An Unmarked Grave
Sister. It was very kind of you. I shall take comfort from it. I’ve had precious little of that since Jerry died, I can tell you. But why would anyone report my husband hanged himself, when neither you nor I believe he would or even could?”
    “I don’t know. There must be times when there are so many dead and dying that the rolls are confused. It’s all I can offer you as a reason.” It wasn’t true, but I wasn’t prepared to add to her burden the possibility that Private Wilson was murdered.
    “Yes, but he hasn’t written to me, so he must be dead. How did he die then?”
    “From overwork—exhaustion. We weren’t sleeping at all, and we ate only when we remembered and there was time. It took a toll on all of us. And Private Wilson was nearing forty, wasn’t he?”
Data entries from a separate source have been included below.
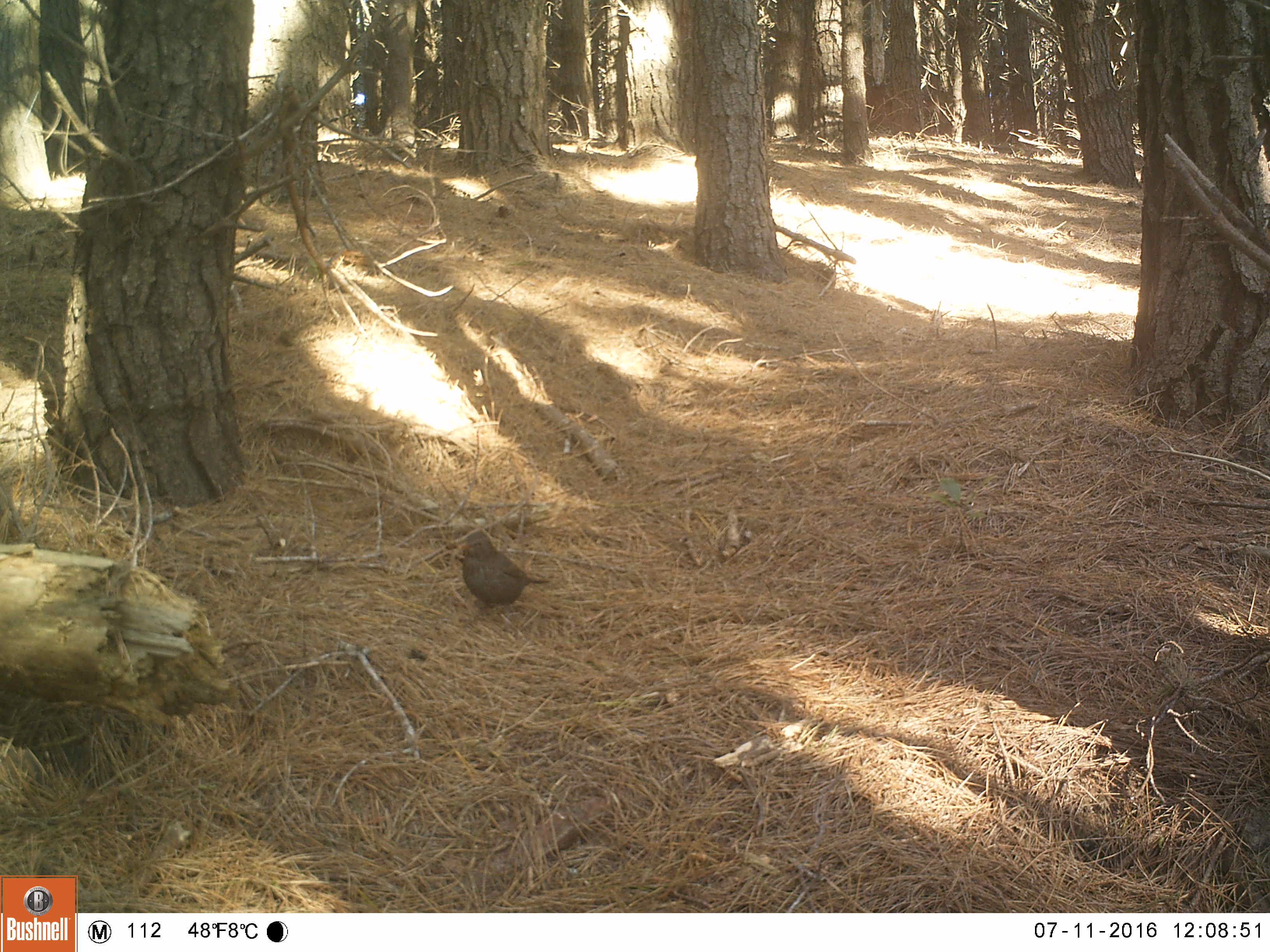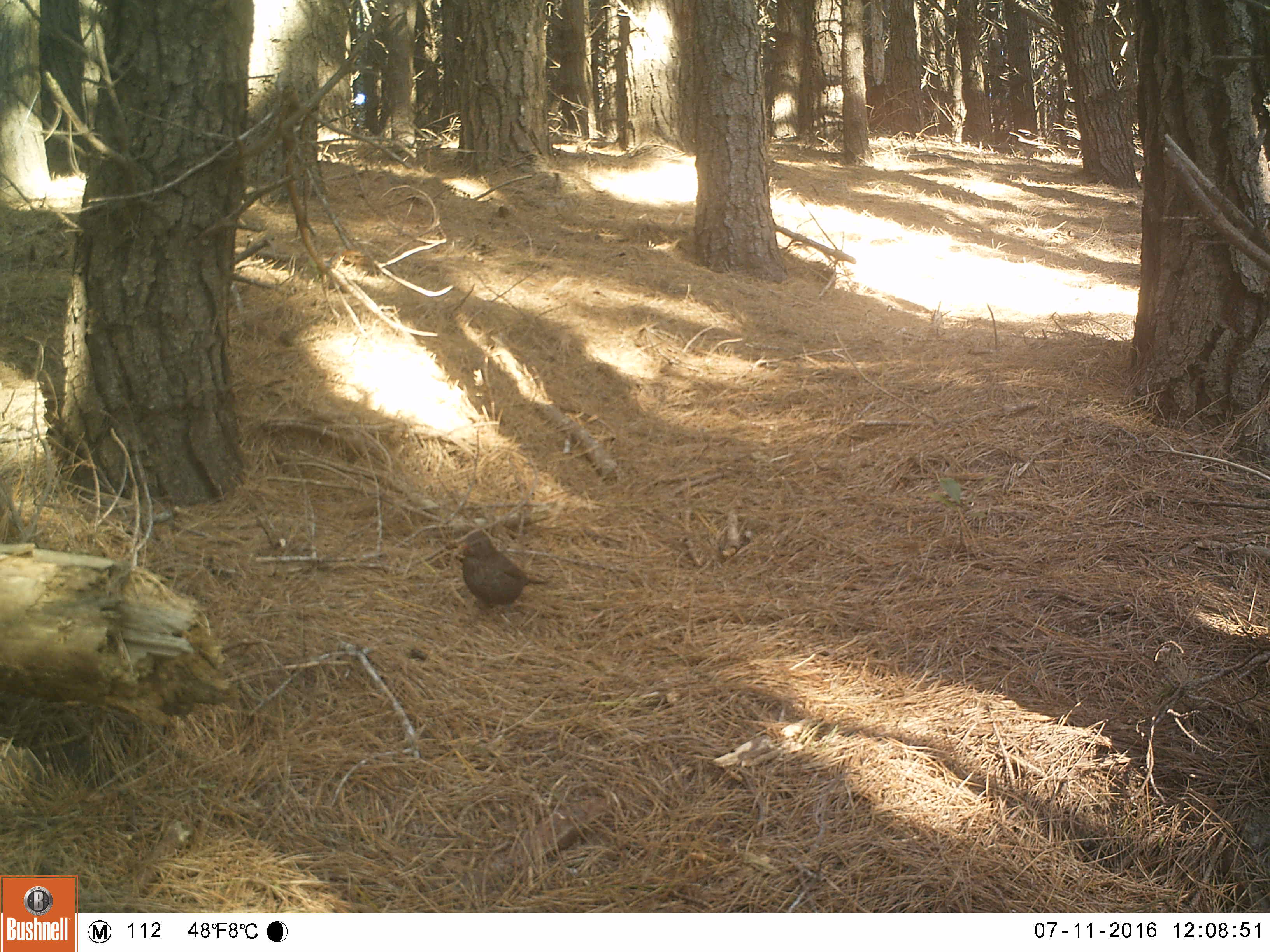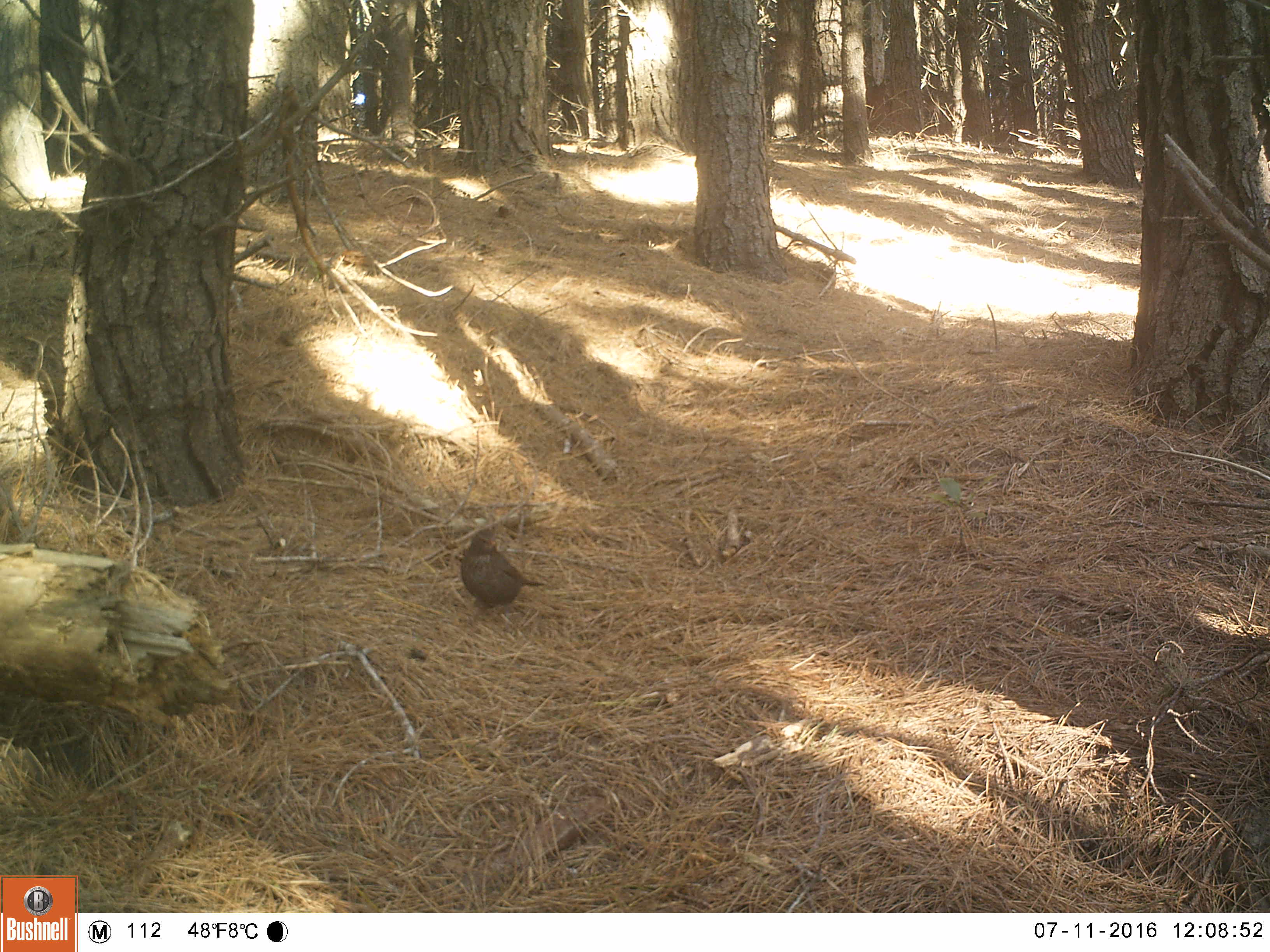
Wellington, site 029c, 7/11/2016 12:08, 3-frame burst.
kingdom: Animalia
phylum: Chordata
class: Aves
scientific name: Aves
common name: bird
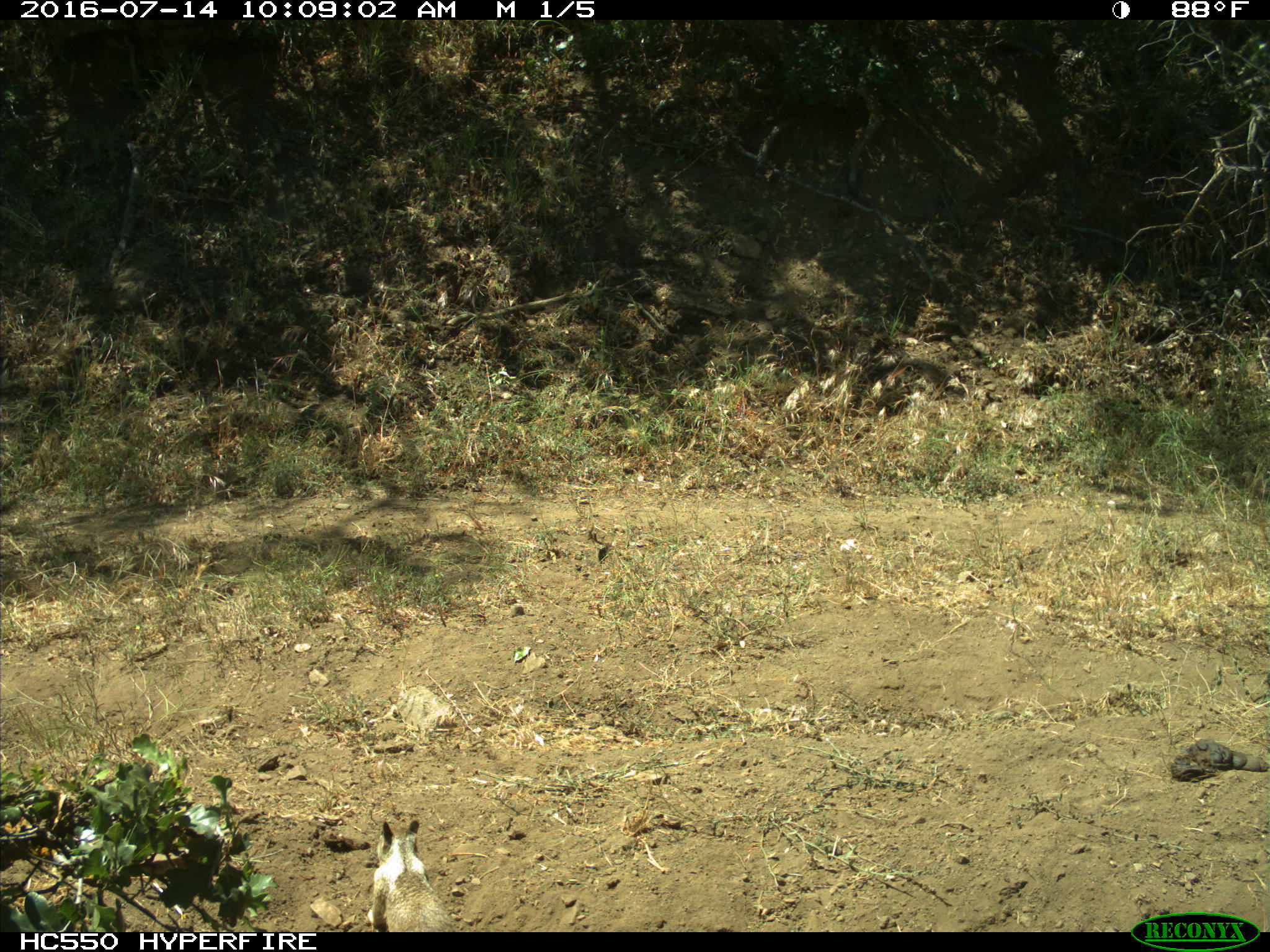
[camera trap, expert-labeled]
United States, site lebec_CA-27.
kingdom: Animalia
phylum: Chordata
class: Mammalia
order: Rodentia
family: Sciuridae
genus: Otospermophilus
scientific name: Otospermophilus beecheyi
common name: california ground squirrel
Otospermophilus beecheyi (california ground squirrel).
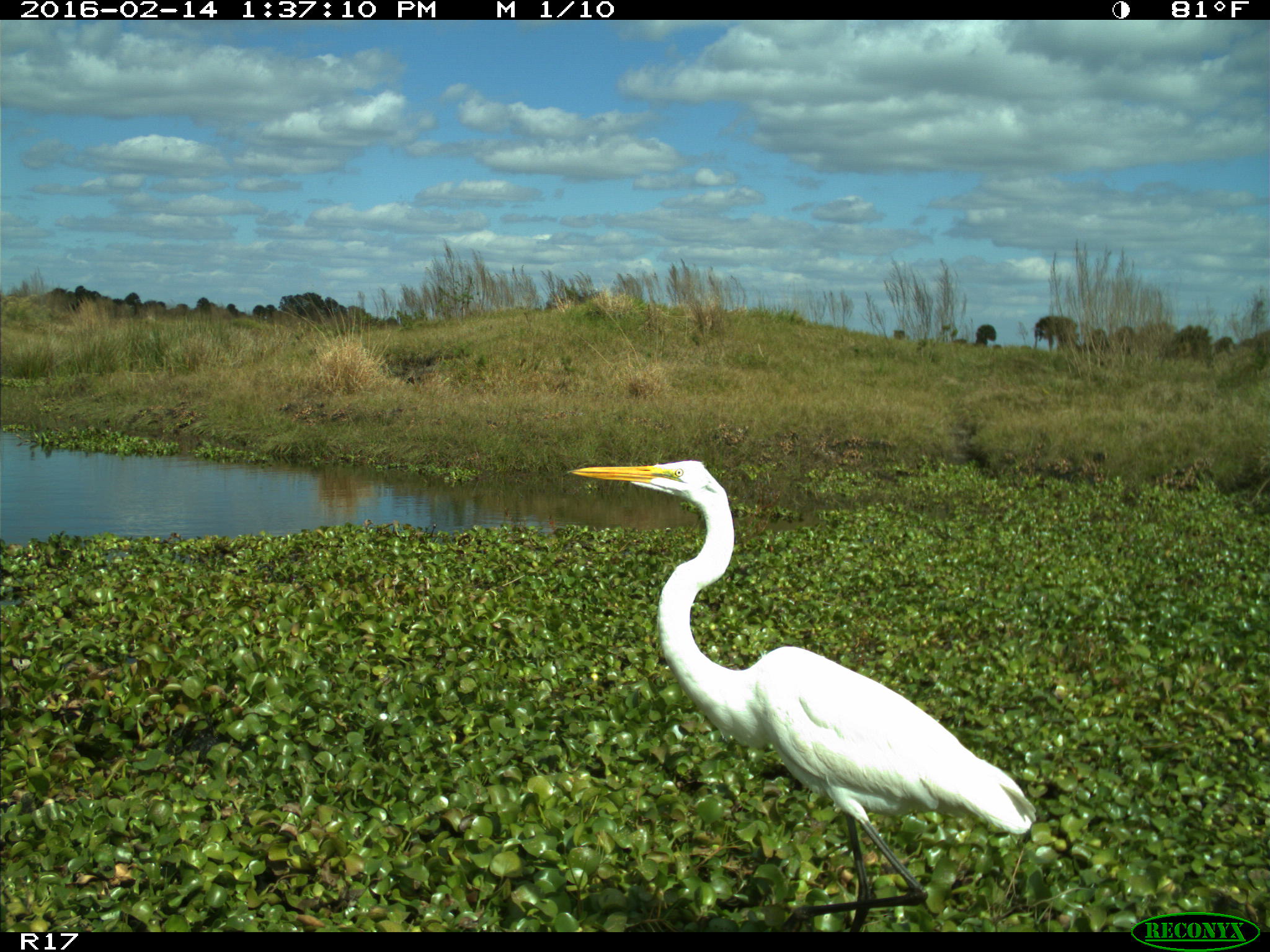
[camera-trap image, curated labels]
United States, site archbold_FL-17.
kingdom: Animalia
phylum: Chordata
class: Aves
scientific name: Aves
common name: birds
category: unidentified bird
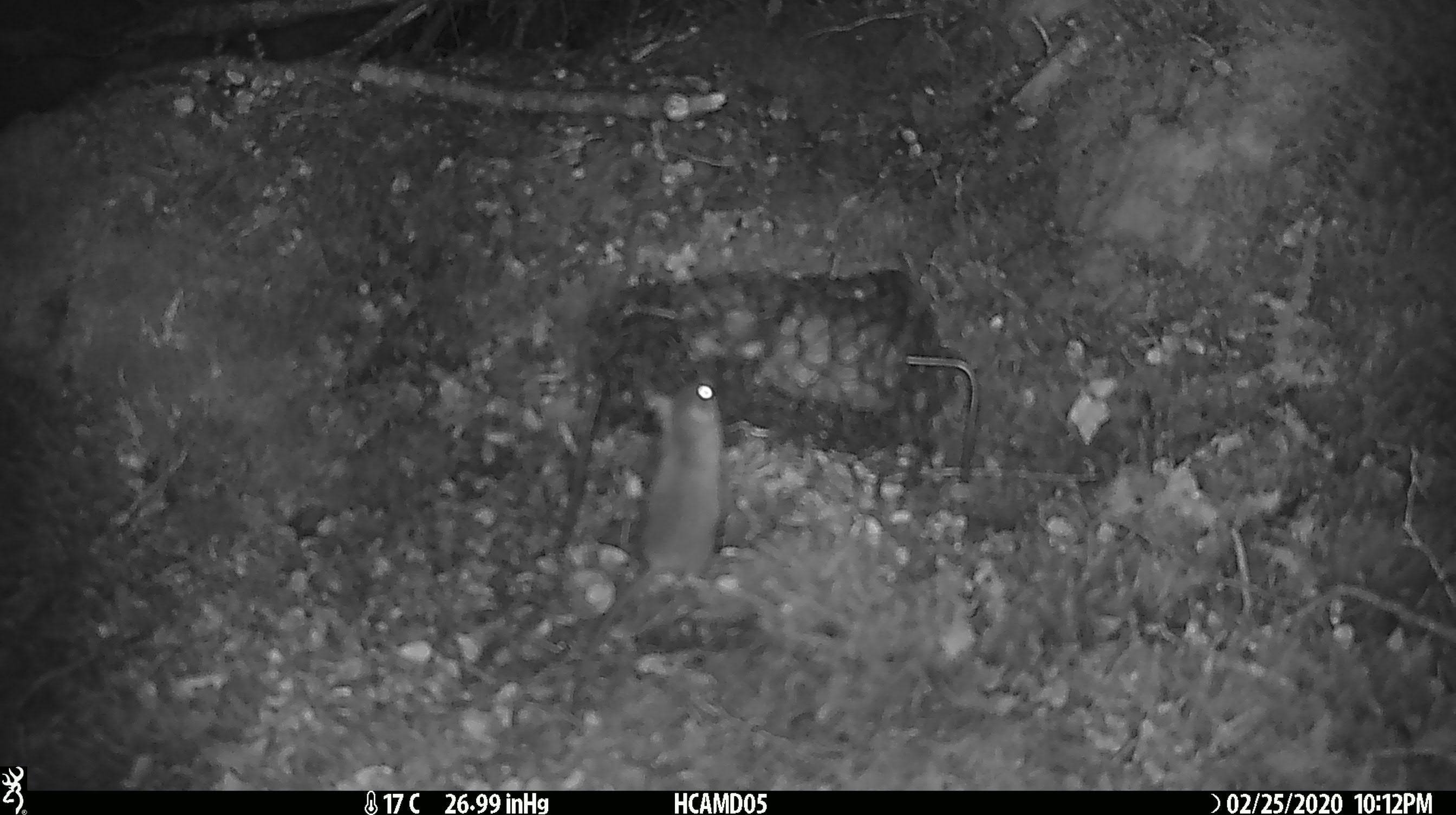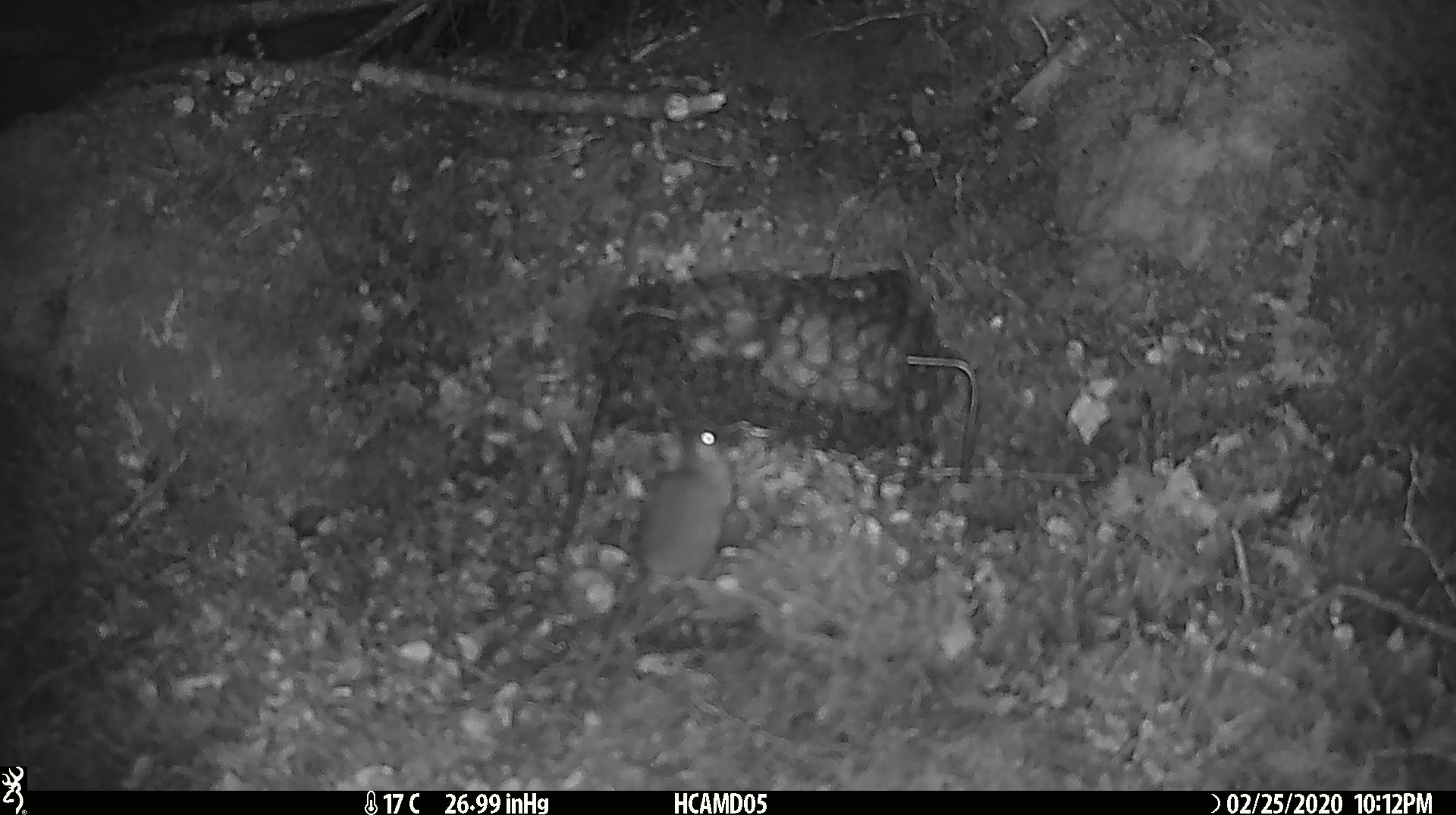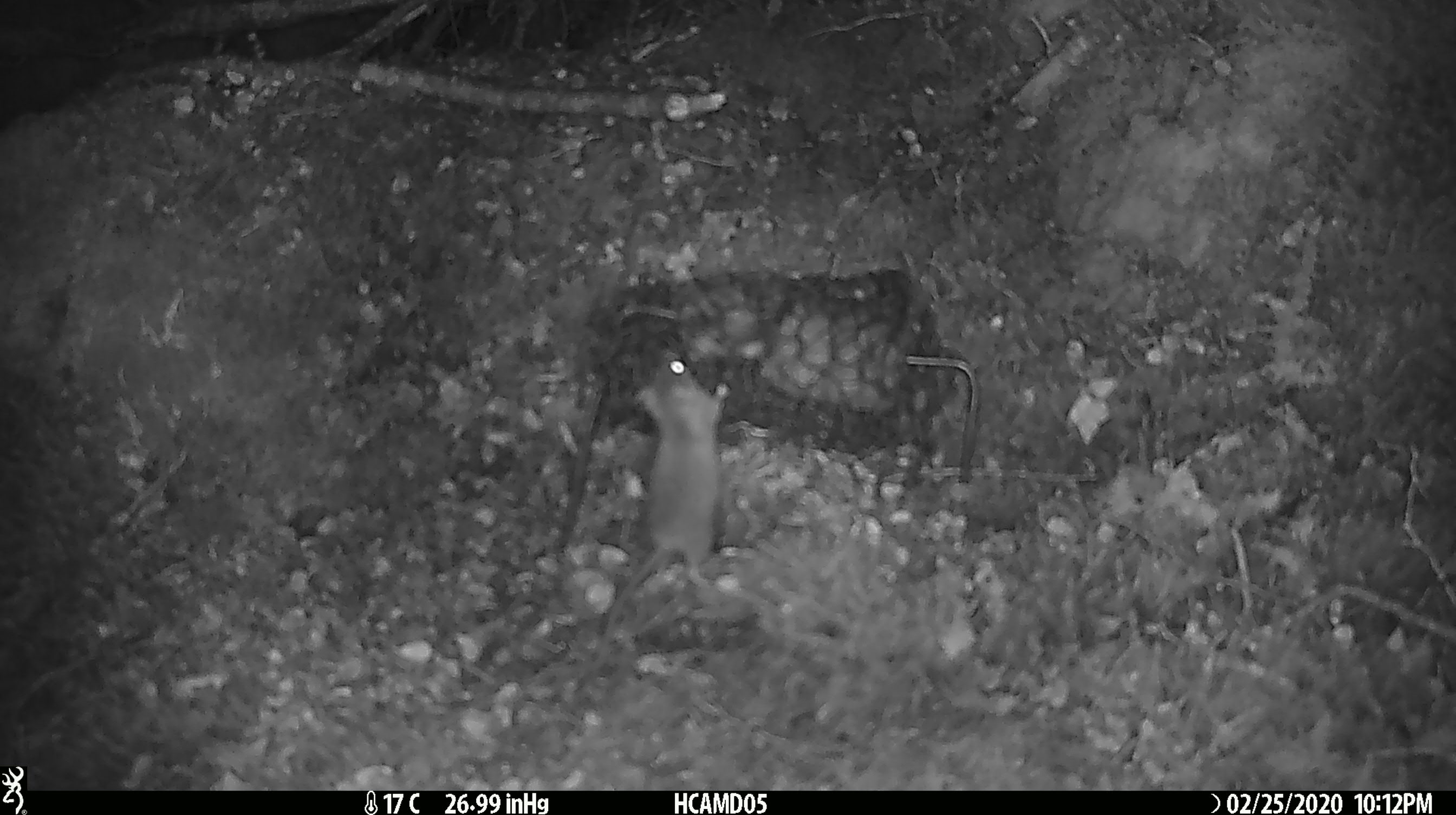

    “He was forty-one his last birthday.”
    “That could explain it.”
    “I still don’t see how a mistake could have been made,” she insisted.
    “I don’t know myself. But I’m going back to France as soon as possible, and I’ll find out what I can. You may not hear immediately. But I shall write after I’ve spoken to Matron and some of the others he and I served with.”
    “I’ll be forever in your debt, Sister, if you could do that for me. For him. It isn’t fair for him to be treated like a leper if he did nothing wrong. Or for Audrey to be singled out as the daughter of a suicide.”
    “There was nothing at home—you or your child—to worry him?”
    “Nothing at all. We’ve done better than most, having only a small farm, too small to have our crops taken from us. We eat what we grow, and we manage very well. There’s hardly anything to buy, is there, with shortages everywhere one turns. And so his pay was enough for us. I don’t know as I get a pension, under the circumstances. What worries me now is finding someone to help with the cows and the milking and general handiwork, what Jerry always did. I can’t pay now, you see. And there’s other farms that do.”
    All the more reason to get to the bottom of what happened to Private Wilson.
    Aloud, I said, “Did he write often, your husband?”
    “His last letter came barely a week after he died. It wasn’t anything out of the ordinary. He sounded like himself, though tired, as you’d expect, and he gave me advice about matters here on the farm, as he always did, remembering what time of the year it was. I was that shocked when the word came. I sat here until three o’clock in the morning, trying to take it in. Except for Toby, I told no one. And cats don’t talk, do they? But soon enough word got round. I don’t know how they found out, but people did. And so I sent my daughter out of harm’s way. That left just Toby and me to do all that needs to be done. But we’ll survive somehow. Our kind always does.”
    It was a sad commentary on the future.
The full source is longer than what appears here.